From WTO to CPTPP, internal strengths and mindset have improved, economist says
16:09 | 28/01/2019
VGP – Today, Viet Nam’s foundations, including internal strengths, market economy mindset, role of the State and private sector are now “better and more solid” than 12 years ago when the country joined the World Trade Organization.

Viet Nam's GDP growth rates since 2007

 >>> Infographics: Figures show how VN has improved

Economist Pham Chi Lan made the above remarks at a recent exclusive interview with the Government Online Newspaper.

Joining the WTO was a big decision as it was taken after 10-year reform and Viet Nam was still on the way to shift from centrally planned to market economy, thus many of our regulations were not in accordance with the WTO’s regulations, Lan recalled.

It took 12 years for Viet Nam to officially become a member of the WTO but its WTO membership paved the way for the country proceed to sign an economic partnership agreement with Japan in 2008 and comprehensive partnership and cooperation agreement with the European Union in 2012, and even the Comprehensive and Progressive Agreement for Trans-Pacific Partnership (CPTPP), previously known as the Trans-Pacific Partnership (TPP).

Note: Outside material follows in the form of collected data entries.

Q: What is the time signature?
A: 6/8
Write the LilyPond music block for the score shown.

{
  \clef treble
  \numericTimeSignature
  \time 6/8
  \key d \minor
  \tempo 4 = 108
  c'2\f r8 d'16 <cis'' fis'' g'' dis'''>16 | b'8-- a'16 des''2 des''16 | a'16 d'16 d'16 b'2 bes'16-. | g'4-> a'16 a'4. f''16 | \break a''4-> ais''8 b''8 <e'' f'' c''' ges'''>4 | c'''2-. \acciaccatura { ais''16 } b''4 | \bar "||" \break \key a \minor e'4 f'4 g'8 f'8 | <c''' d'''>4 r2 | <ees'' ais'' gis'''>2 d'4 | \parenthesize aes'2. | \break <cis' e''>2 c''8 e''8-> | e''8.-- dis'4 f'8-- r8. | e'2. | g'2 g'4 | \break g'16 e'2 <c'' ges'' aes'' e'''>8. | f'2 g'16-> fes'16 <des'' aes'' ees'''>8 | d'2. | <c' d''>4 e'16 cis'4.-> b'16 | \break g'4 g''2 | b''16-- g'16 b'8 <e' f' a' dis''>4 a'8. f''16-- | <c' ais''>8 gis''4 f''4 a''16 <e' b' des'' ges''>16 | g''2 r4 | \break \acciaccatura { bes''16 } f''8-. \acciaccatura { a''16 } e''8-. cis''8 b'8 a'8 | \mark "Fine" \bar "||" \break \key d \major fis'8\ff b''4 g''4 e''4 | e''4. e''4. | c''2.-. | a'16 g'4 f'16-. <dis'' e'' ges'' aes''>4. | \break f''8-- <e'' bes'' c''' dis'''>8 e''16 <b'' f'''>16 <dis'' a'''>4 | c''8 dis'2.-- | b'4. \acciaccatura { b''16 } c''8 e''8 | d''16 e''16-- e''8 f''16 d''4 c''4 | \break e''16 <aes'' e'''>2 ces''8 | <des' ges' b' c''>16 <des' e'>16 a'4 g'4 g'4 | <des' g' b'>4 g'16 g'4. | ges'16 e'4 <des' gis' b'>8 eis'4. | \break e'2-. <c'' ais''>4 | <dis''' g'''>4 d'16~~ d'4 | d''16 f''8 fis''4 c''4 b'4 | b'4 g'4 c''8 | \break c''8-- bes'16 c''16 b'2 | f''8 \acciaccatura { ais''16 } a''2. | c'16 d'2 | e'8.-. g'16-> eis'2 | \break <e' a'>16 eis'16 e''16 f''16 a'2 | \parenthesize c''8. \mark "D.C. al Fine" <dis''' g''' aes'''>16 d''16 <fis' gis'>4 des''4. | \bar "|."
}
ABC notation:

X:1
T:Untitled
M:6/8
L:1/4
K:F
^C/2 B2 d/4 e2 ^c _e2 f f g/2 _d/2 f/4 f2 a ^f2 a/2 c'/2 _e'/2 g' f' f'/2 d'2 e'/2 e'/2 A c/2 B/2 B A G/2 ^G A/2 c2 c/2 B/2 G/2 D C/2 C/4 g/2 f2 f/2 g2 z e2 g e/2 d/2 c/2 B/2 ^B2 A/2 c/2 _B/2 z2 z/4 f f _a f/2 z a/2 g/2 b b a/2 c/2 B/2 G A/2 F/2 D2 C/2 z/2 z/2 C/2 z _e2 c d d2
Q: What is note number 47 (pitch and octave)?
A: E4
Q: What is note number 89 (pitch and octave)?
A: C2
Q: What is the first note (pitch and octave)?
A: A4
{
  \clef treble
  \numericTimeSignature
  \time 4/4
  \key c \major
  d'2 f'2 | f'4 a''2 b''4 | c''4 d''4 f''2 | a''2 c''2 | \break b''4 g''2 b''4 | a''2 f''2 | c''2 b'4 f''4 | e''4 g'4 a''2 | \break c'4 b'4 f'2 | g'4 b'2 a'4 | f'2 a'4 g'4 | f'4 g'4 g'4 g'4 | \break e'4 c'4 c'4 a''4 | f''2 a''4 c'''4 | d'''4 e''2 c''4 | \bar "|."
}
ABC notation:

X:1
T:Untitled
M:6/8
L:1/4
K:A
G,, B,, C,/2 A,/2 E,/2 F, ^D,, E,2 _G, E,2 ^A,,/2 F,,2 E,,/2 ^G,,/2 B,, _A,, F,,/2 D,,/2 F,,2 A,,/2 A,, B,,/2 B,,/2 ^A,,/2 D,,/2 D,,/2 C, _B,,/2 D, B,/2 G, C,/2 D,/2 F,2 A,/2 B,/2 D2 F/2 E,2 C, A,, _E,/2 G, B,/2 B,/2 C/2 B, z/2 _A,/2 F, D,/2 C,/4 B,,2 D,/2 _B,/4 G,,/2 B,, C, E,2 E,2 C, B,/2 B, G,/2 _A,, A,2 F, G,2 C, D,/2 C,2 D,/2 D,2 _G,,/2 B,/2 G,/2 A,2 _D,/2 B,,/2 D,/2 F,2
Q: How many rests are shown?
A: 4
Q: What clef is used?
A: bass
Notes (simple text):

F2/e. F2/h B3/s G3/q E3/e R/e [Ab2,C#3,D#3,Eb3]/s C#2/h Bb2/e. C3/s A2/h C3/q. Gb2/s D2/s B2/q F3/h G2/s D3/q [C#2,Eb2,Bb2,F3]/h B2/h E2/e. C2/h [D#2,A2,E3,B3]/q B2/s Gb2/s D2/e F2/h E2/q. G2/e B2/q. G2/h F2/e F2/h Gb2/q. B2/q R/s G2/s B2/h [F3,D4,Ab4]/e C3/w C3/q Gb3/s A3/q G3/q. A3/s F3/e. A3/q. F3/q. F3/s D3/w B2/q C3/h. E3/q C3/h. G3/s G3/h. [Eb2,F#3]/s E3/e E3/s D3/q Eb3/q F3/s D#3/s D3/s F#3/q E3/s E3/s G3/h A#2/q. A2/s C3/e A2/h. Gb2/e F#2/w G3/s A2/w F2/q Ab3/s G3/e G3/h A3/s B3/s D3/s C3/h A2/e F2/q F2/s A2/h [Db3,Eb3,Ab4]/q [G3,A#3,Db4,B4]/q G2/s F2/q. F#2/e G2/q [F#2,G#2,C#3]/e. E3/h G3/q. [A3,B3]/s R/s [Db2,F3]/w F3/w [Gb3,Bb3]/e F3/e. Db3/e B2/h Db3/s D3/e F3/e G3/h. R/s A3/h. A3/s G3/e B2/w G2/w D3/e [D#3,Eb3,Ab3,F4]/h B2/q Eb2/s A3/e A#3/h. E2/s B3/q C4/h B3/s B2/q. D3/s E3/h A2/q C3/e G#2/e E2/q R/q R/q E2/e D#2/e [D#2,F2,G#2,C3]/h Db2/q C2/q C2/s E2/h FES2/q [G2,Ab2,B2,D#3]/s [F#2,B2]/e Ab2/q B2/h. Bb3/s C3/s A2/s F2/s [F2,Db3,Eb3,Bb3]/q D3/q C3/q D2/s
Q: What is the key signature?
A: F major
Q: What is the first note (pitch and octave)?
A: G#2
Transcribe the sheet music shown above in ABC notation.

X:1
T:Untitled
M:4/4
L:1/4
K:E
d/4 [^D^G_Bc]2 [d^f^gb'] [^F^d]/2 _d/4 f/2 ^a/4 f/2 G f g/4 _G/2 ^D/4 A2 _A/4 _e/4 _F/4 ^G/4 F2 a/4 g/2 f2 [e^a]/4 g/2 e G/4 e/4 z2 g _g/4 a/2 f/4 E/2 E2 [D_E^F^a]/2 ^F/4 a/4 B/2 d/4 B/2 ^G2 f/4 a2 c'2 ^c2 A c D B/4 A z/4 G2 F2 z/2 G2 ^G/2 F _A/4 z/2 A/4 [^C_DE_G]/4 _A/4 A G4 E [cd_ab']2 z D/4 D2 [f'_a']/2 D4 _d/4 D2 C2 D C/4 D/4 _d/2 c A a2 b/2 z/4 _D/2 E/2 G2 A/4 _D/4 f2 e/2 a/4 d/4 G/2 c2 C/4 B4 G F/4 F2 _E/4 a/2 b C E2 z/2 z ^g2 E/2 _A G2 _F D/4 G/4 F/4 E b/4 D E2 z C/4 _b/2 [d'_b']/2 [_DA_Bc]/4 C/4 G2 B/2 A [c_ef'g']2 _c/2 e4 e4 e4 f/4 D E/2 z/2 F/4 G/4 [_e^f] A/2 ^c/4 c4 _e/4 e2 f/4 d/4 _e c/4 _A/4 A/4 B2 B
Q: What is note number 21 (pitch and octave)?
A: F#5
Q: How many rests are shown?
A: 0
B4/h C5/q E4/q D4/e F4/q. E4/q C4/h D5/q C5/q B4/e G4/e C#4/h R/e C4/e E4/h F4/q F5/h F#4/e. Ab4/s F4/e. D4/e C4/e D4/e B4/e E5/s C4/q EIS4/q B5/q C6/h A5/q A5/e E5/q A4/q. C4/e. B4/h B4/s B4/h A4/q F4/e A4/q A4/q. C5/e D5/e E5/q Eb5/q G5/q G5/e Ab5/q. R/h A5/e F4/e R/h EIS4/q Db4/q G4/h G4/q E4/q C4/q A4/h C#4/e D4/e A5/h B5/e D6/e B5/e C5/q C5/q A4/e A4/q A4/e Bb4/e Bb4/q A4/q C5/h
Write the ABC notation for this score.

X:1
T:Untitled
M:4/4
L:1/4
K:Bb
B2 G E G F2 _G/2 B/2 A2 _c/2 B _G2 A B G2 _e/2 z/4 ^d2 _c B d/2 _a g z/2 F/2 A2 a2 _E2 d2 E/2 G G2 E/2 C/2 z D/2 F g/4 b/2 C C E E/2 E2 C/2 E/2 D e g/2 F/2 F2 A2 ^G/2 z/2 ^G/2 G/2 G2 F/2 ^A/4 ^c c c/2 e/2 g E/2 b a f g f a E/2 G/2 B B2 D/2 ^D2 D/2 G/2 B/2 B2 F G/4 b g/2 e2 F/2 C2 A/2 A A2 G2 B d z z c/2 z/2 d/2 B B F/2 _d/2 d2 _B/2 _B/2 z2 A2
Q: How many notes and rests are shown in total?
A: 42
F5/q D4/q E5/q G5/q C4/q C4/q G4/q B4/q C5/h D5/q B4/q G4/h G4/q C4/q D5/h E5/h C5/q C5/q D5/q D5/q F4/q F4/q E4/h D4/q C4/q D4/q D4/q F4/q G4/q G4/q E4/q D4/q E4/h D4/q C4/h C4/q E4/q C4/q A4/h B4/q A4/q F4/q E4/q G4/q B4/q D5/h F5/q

Viet Nam initially joined the TPP talks as an observer in 2009 and officially became full participant in 2010 and has demonstrated great efforts, especially after the US withdrew from the trade deal. The economist said this is another good decision.

As a founding member of the CPTPP, Viet Nam has a favorable position in trading relations with other major partners. Especially, it has helped Viet Nam to boost a free trade agreement negotiations with the European Union, making Viet Nam the second Southeast Asian country to sign a free trade deal with the Union after Singapore.

Accumulative investment capital of top ten foreign investors in Viet Nam in 2018.

The CPTPP and the Viet Nam-EU free trade agreement (EVFTA) would help Viet Nam to realize its long-term strategy on sustainable development on the basis of innovations and technologies, according to Lan.

Both the trade pacts contain high commitments on reform of economic institutions, thus they create both the driving force and pressure on Viet Nam. However, the commitments are in line with the country’s long-term reform process, in which institutional reform is regarded as one of the three breakthroughs.

Thanks to the Government’s efforts over the past three years, Lan expressed her belief that the system of Viet Nam’s economic institutions will be improved as expected in the next five or ten years.

The Government has taken drastic measures to fix shortcomings of the economy, including withdrawal of State capital from State-owned enterprises’ non-core business lines, acceleration of equitization among others.

The Government has paid greater attention to controlling State-owned enterprises through the establishment of the Committee for Management of State Capital invested at enterprises, a move that clearly showed the Government has changed the way to manage the State-owned enterprises in the context of the socialist-oriented market economy.

The Government has also made remarkable efforts in cutting business conditions and administrative procedures in a bid to improve the country’s business environment. According to the latest review of the Viet Nam Chamber of Commerce and Industry (VCCI), there were a record number of issued legal documents specifying reduction of business conditions and administrative procedures, according to the economist.

In addition, the Party and State have issued a number of resolutions and decisions affirming the role of private economy as an important driving force of the economy. It is the right approach and will surely bring about good outcomes.

Another positive signal is that the Government figured out orientations to spur startups and innovations as well as high-tech application in agriculture sector in order to drive the economy forward on the basis of technology instead of being dependent on cheap labor.

Lan also highlighted the Party’s efforts in combatting corruption as well as the close relationship between institutional reform and anti-corruption and the latter could only be pushed back if the former is carried out./.